== STATED GOAL ==
Copy these lines word for word, starting at the line that contains "Is pixel 305" and continuing through the last line of the data records.

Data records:
§
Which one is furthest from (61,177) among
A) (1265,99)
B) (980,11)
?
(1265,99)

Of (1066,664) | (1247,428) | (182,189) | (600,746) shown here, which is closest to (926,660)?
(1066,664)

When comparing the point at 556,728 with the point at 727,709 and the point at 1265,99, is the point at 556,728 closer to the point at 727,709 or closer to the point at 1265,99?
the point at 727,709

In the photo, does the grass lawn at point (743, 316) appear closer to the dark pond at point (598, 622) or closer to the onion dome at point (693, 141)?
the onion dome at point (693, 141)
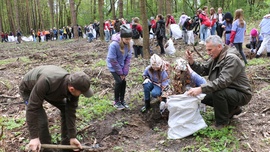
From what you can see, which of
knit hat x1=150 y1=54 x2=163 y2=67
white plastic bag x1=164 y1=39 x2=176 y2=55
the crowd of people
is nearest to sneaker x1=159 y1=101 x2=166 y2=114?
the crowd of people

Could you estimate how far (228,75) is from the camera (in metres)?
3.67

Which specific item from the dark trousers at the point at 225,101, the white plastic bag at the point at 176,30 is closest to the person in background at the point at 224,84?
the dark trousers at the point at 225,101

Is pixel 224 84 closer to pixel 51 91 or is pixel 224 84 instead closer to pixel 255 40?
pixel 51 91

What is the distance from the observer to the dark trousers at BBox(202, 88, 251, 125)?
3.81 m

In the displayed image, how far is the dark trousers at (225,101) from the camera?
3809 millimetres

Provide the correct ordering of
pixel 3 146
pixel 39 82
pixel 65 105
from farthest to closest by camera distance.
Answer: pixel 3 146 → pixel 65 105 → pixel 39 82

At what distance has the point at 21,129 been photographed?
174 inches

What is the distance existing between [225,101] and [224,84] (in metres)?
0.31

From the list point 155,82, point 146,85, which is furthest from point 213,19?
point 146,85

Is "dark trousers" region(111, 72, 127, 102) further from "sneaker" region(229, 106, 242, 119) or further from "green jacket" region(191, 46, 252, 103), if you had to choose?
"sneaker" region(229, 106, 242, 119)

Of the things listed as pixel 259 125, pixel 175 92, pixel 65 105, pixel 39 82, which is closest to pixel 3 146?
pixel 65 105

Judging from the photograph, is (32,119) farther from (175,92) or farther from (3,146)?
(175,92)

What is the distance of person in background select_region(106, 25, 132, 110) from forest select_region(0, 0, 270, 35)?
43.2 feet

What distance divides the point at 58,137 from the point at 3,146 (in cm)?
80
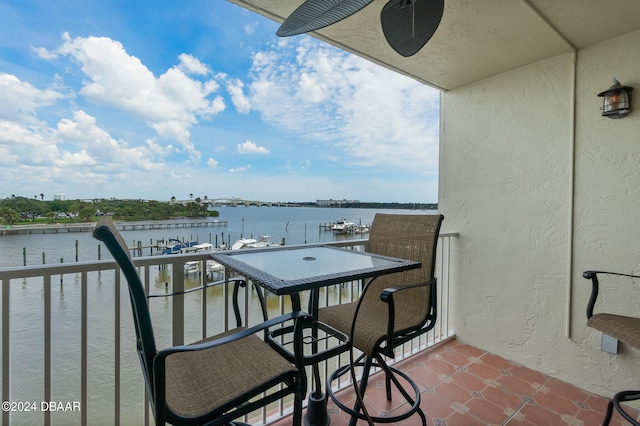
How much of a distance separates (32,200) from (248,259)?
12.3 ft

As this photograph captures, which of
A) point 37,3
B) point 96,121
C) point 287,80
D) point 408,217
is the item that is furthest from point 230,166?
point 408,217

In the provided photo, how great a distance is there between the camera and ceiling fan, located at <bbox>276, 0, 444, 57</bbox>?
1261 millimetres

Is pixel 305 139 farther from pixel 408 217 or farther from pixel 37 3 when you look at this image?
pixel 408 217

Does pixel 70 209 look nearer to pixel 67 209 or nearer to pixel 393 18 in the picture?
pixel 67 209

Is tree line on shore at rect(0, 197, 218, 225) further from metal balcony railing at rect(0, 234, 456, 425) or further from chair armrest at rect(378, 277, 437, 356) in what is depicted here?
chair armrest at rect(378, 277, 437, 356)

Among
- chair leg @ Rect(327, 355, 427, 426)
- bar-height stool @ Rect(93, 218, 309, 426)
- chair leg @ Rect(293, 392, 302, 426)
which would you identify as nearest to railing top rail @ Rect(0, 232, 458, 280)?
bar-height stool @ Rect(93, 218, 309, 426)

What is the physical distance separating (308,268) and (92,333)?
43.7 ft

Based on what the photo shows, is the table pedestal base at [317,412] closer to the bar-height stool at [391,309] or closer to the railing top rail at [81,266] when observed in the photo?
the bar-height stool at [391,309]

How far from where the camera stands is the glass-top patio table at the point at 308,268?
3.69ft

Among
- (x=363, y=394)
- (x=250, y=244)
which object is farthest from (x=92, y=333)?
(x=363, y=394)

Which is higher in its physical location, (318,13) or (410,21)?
§
== RESPONSE TO THE EXERCISE ==
Is pixel 305 139 farther from pixel 408 217 or farther from pixel 37 3 when you look at this image?
pixel 408 217

Does pixel 70 209 look nearer to pixel 67 209 or nearer to pixel 393 18 in the picture?
pixel 67 209

Is tree line on shore at rect(0, 197, 218, 225) further from metal balcony railing at rect(0, 234, 456, 425) or further from chair armrest at rect(378, 277, 437, 356) in what is depicted here?
chair armrest at rect(378, 277, 437, 356)

Among
- chair leg @ Rect(327, 355, 427, 426)
- bar-height stool @ Rect(93, 218, 309, 426)
- chair leg @ Rect(293, 392, 302, 426)
which would you identify as nearest to railing top rail @ Rect(0, 232, 458, 280)?
bar-height stool @ Rect(93, 218, 309, 426)

What is the physical distance separating (308,268) and (92,333)?
43.7 ft

Based on what the photo shows, is the table pedestal base at [317,412] closer to the bar-height stool at [391,309] or closer to the railing top rail at [81,266] when observed in the photo?
the bar-height stool at [391,309]

How far from where the camera stands is the glass-top patio table at the point at 308,268?
3.69ft

Among
- (x=363, y=394)
- (x=250, y=244)
which object is farthest from (x=92, y=333)?
(x=363, y=394)

Which is higher in its physical location, (318,13) or (410,21)?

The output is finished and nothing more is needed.